It’s possible for a woman’s testosterone production to be too high or too low. And because testosterone is a key hormone in the body—in women and men alike—abnormal testosterone levels can have quite an impact on your health and well-being.

So keep reading to learn more about unhealthy levels of testosterone in women—including causes and symptoms. You’ll also learn about foods and supplements that can help support healthy testosterone levels in females to help get your body’s hormone levels back on track. (And don’t forget: you can check your testosterone from the comfort of home with the Everlywell hormone test.)


Female testosterone levels

Do women have testosterone? The answer is “yes.” Though testosterone is often thought of as a “male hormone,” it’s actually vital to women as well: normal testosterone levels in women are important for maintaining overall health and well-being. (Related: Low testosterone in men)

In fact, women usually have higher testosterone levels than estradiol levels. (Estradiol is the body’s main form of estrogen, which is commonly viewed as a “female hormone.”)

Testosterone in women: what it does

In women, testosterone is produced in the ovaries and adrenal glands. This hormone helps the body with a number of different functions. For example, normal testosterone levels in women help regulate mood and supports the health of female reproductive tissue and bones. [1] Because of this, symptoms can arise if testosterone levels get too high or too low.
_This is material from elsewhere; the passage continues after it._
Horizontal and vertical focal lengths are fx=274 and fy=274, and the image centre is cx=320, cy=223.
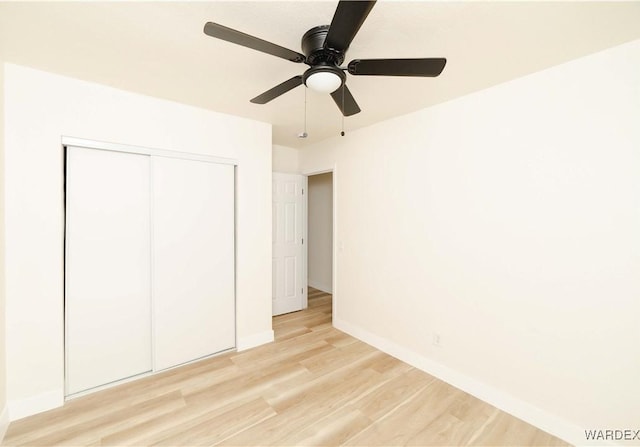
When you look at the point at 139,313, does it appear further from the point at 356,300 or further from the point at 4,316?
the point at 356,300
Here are a few key roles testosterone can play in a woman’s health:

  • Maintenance and growth of bones
  • Regulating muscle mass
  • Regulating body fat distribution
  • Supporting a healthy libido or sex drive

So as you can see, normal testosterone production in women can have many beneficial effects. But too much or too little of this hormone can have less-than-positive effects on the body.

Let’s start by discussing low testosterone symptoms.

Symptoms of low testosterone in women

What are some low testosterone symptoms in women? Low libido, weight gain, and changes in mood are all common signs of low testosterone levels. Low testosterone over a long period of time may also contribute to issues like bone loss and a decrease in muscle strength. [1]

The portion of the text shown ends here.